Alex Ross interview last week on music criticism:

"I always have a funny feeling about criticism, and the business of talking about criticism. I generally don't spend a lot of time discussing what I do and how I do it, because I start to feel self-conscious about it. When I begin to think, philosophically, about what is a critic, and how did this business come about, and where does it stand now, and how do I do it, and what is my process of executing it-it's a very strange job, and it all starts to seem a little absurd, to be honest"

RTWT here:

http://ww2.kqed.org/arts/2014/11/04/alex-ross-classical-music-criticism/


----------



## Cheyenne (Aug 6, 2012)

The function of the critic is a question which has fascinated me for decades (read: years). I recommend Goethe's notes on Criticism; H.L. Mencken's essays Footnote on Criticism and Criticism of Criticism of Criticism; Matthew Arnold's essays The Function of Criticism at the Present Time and A French Critic on Milton (also try _The Literary Influence of Academies_, _Literature and Science_ and _A French Critic on Goethe_); William Hazlitt's On Criticism.. -- I have far more on this, but I will come back later as I have some things to do now.

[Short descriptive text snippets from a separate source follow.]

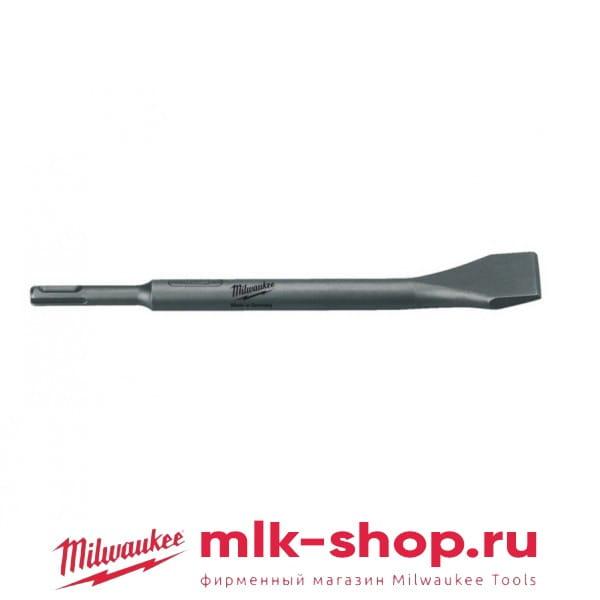 SDS-plus 250 x 40 мм 4932353424 в фирменном магазине Milwaukee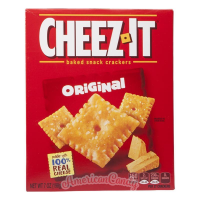 Sunshine Cheez-It Baked Snack Crackers 198g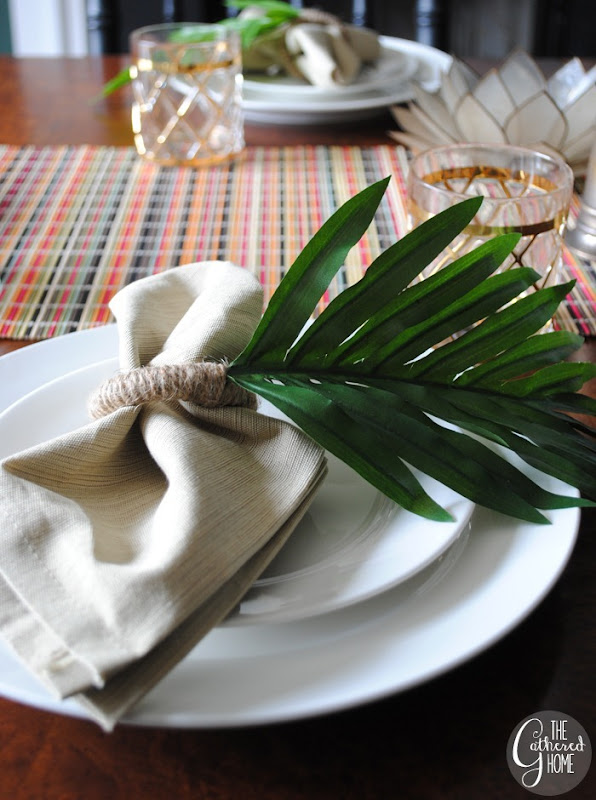 zara home knockoff leaf napkin rings13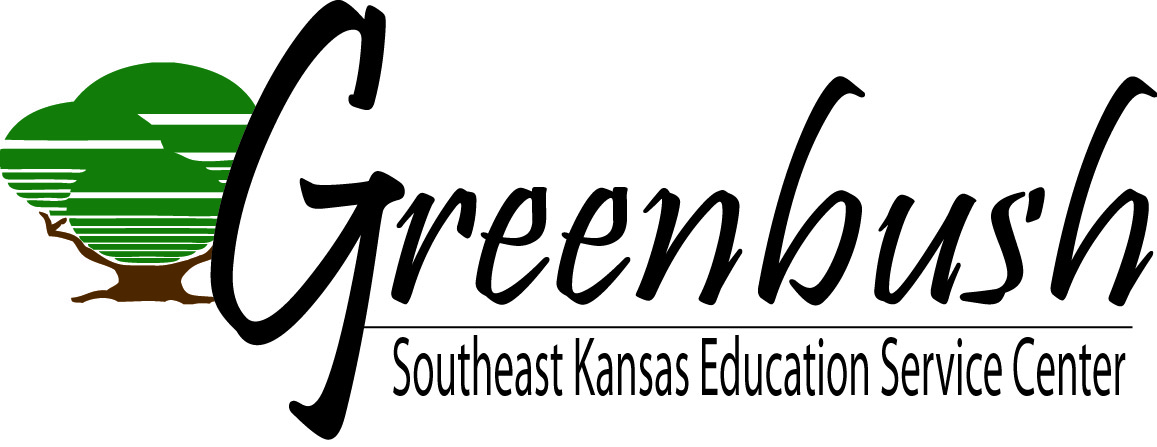 Greenbush Southeast Kansas Education Service Center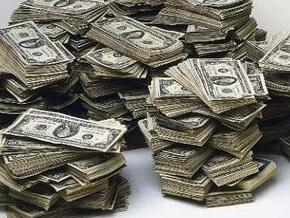 МВФ предоставил Колумбии кредит в размере более чем $10 млрд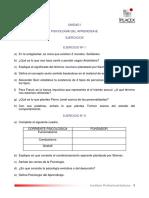 E_1.pdf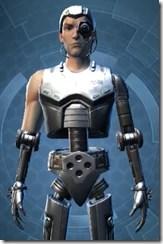 Series 614 Cybernetic - Male Close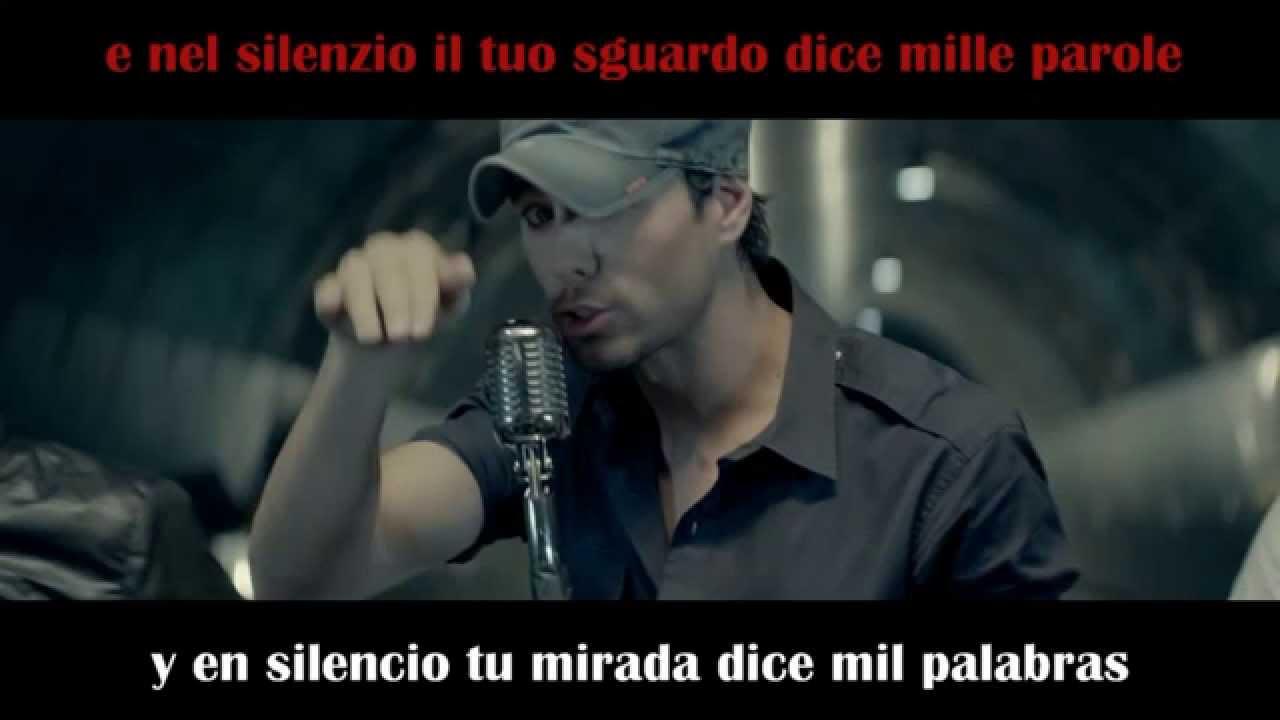Enrique Iglesias Bailando Spanish And Italian Lyrics Youtube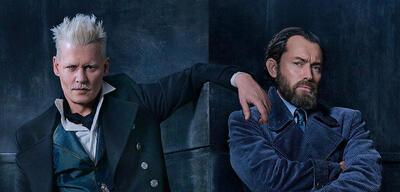 Phantastische Tierwesen 2: Johnny Depp als Grindelwald und Jude Law Dumbledore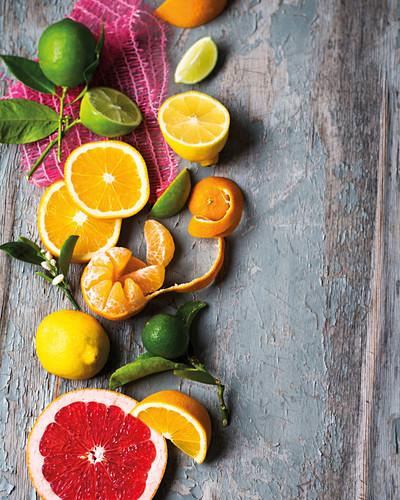 Various fresh citrus fruits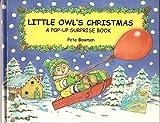 Little Owl's Christmas: A Pop-up Surprise Book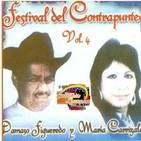 Vámonos pal baile  Festival de contrapunteo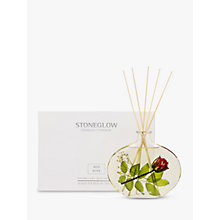 Buy Stoneglow Nature's Gift Red Roses Diffuser, 200ml Online at johnlewis.com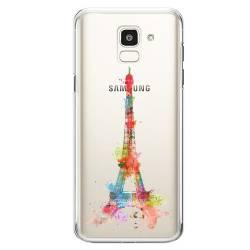 Coque transparente Samsung Galaxy J6 (2018) - J600 Tour eiffel colore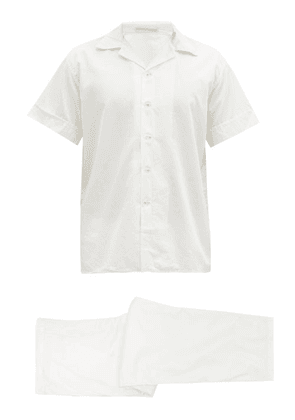Cleverly Laundry - Cotton-sateen Short-sleeved Pyjamas - Mens - White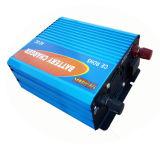 UPS-Energien-Inverter für neues System mit Qualität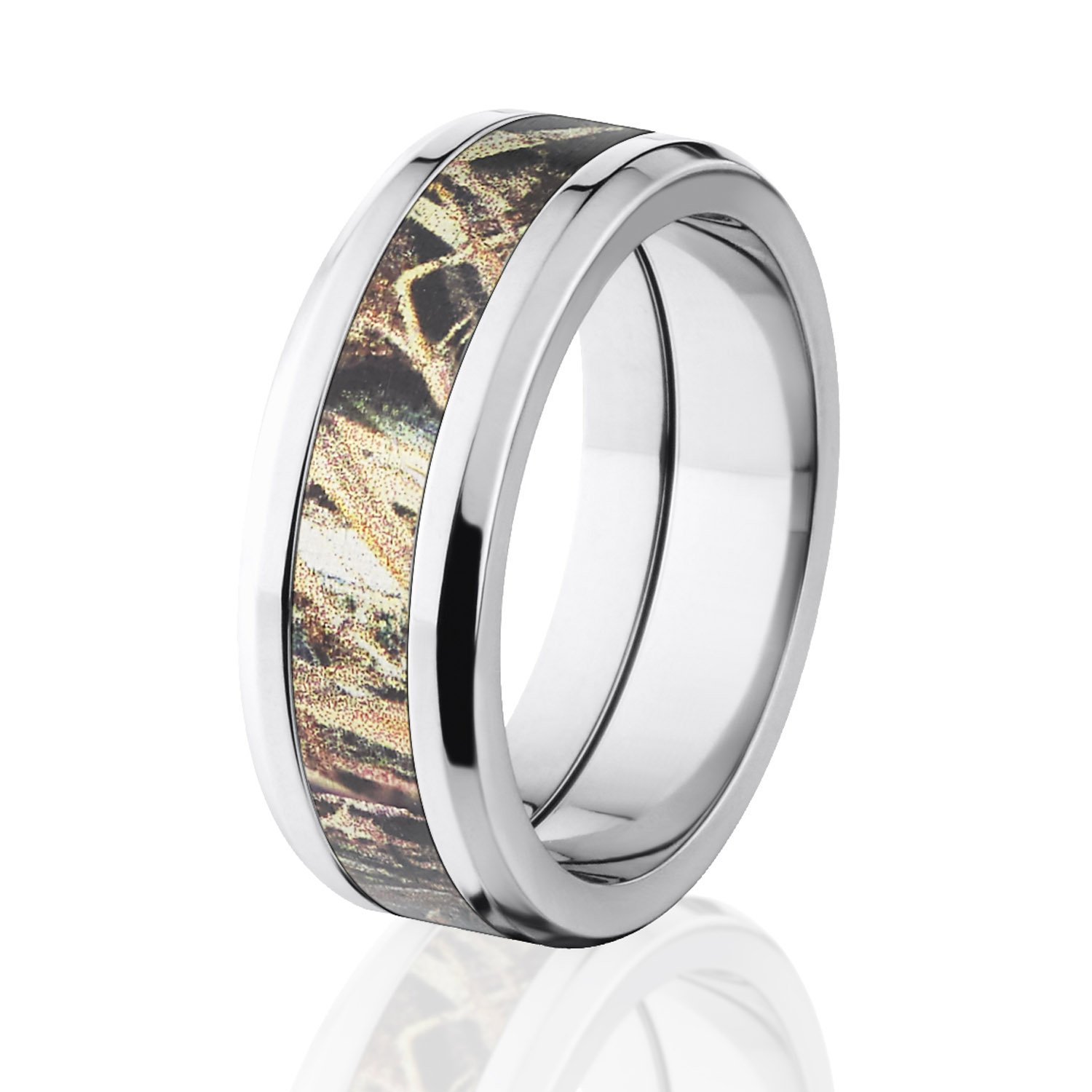 duck blind mossy oak camo rings camouflage wedding rings camo bands amazoncom - Pink Camo Wedding Ring Sets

It's a fascinating subject, and that's the case for any artistic discipline.


----------



## Xaltotun (Sep 3, 2010)

I'm obsessed about the idea of criticism and I think very highly of it - I should read more about it, really.


----------



## SONNET CLV (May 31, 2014)

Though the subject of criticism should be objectivism (i.e., to objectify the subjective), the object of criticism too often is pure subjectivism. It's all too confusing for me. Which is why I'll read the reviews and analyses and commentaries and ponder the various offerings, but in the end prefer to make up my own mind based upon my own experiences. I don't know if that's objectivism or subjectivism, but it works for me. And sometimes it doesn't.


----------



## shangoyal (Sep 22, 2013)

Just listen to Mozart and you would never criticize!


----------



## Woodduck (Mar 17, 2014)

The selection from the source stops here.